Ich bin überzeugt, daß man mit der Berücksichtigung und Erwägung dieser Feststellungen
auch dann die wahre Natur der kristallinischen Gebilde entscheiden kann, wenn es sich, wie wir
unten mehrmals sehen werden, um eine partielle Morphoehalicose* handelt, also z. B. der Mosaikpanzer
sekundär reduziert ist. Ich denke selbstverständlich nicht an die Untersuchung abgetrennter,
kleiner Cuticularstücke oder abgetragener Gliedmaßen, sondern an eine planmäßige Prüfung ganzer
Tiere, welche von Segment zu Segment, von Bein zu Bein bearbeitet werden. Bei Bruchstücken
können natürlich Fehler unterlaufen. Wenn man aber mehrere Exemplare der Art vergleichend
eingehend untersucht und bei den Vertretern der heimischen Fauna auch lebendes Material berücksichtigt,
so sind Fehlschlüsse mindestens sehr unwahrscheinlich. Breitere Grundlage und Vergleich
sind die Zauberworte, welche unseren Untersuchungen die gewünschte Zuverlässigkeit sichern.
Problemstellung.
Die geschichtliche Übersicht lehrte, daß wir über den Kalk des Crustaceenpanzers eigentlich
recht wenig wissen. Die Modifikationen des Calciumcarbonates, die Topographie des kalkigen Panzers,
die Kristallographie der Bauelemente interessierten bisher, von einigen Fällen abgesehen, die Forscher
kaum. In noch gesteigertem Maße gilt dies von der vergleichend-morphologischen, systematischen
und phylogenetischen Bedeutung der Panzerverkalkung.

DATENÜBERSICHT
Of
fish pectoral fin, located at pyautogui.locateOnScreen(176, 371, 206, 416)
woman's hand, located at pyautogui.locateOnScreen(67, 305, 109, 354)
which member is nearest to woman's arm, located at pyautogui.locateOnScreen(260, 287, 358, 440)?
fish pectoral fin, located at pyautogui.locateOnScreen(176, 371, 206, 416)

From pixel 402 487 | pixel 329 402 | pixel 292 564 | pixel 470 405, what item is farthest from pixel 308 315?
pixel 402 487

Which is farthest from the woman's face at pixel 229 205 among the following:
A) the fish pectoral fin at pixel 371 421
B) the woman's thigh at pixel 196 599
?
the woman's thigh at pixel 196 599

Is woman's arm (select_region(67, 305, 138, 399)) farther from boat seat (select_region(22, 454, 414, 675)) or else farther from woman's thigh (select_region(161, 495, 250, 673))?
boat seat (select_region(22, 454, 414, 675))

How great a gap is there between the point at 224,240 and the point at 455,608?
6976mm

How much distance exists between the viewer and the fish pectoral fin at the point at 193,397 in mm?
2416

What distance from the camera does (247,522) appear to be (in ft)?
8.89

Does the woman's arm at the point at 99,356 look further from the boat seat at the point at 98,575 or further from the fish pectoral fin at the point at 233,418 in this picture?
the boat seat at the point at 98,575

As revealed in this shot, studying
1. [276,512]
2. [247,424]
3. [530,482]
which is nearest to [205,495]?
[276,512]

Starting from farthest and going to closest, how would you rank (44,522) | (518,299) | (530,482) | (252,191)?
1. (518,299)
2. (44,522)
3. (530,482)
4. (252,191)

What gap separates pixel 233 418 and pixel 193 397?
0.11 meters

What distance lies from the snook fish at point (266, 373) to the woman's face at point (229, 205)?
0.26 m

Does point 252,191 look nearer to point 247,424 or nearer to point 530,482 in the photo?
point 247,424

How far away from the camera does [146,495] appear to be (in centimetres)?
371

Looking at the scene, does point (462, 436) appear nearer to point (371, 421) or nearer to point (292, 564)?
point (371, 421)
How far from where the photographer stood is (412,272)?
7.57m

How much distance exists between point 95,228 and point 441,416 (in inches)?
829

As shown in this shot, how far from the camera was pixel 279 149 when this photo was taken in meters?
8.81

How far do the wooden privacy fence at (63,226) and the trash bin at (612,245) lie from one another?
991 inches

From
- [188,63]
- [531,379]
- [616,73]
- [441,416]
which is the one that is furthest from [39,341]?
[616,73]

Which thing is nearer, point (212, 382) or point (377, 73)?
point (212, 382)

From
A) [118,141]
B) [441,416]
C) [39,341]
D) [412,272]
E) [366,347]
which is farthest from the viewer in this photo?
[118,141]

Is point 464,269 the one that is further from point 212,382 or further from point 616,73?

DEINE AUFGABE
Kannst du den Auszug über die Verkalkung des Crustaceenpanzers vollständig und wortgetreu abtippen? Die Zeilen der Datenübersicht sind eigenständiges Material und gehören nicht zum Auszug.

ANTWORT
Ich bin überzeugt, daß man mit der Berücksichtigung und Erwägung dieser Feststellungen
auch dann die wahre Natur der kristallinischen Gebilde entscheiden kann, wenn es sich, wie wir
unten mehrmals sehen werden, um eine partielle Morphoehalicose* handelt, also z. B. der Mosaikpanzer
sekundär reduziert ist. Ich denke selbstverständlich nicht an die Untersuchung abgetrennter,
kleiner Cuticularstücke oder abgetragener Gliedmaßen, sondern an eine planmäßige Prüfung ganzer
Tiere, welche von Segment zu Segment, von Bein zu Bein bearbeitet werden. Bei Bruchstücken
können natürlich Fehler unterlaufen. Wenn man aber mehrere Exemplare der Art vergleichend
eingehend untersucht und bei den Vertretern der heimischen Fauna auch lebendes Material berücksichtigt,
so sind Fehlschlüsse mindestens sehr unwahrscheinlich. Breitere Grundlage und Vergleich
sind die Zauberworte, welche unseren Untersuchungen die gewünschte Zuverlässigkeit sichern.
Problemstellung.
Die geschichtliche Übersicht lehrte, daß wir über den Kalk des Crustaceenpanzers eigentlich
recht wenig wissen. Die Modifikationen des Calciumcarbonates, die Topographie des kalkigen Panzers,
die Kristallographie der Bauelemente interessierten bisher, von einigen Fällen abgesehen, die Forscher
kaum. In noch gesteigertem Maße gilt dies von der vergleichend-morphologischen, systematischen
und phylogenetischen Bedeutung der Panzerverkalkung.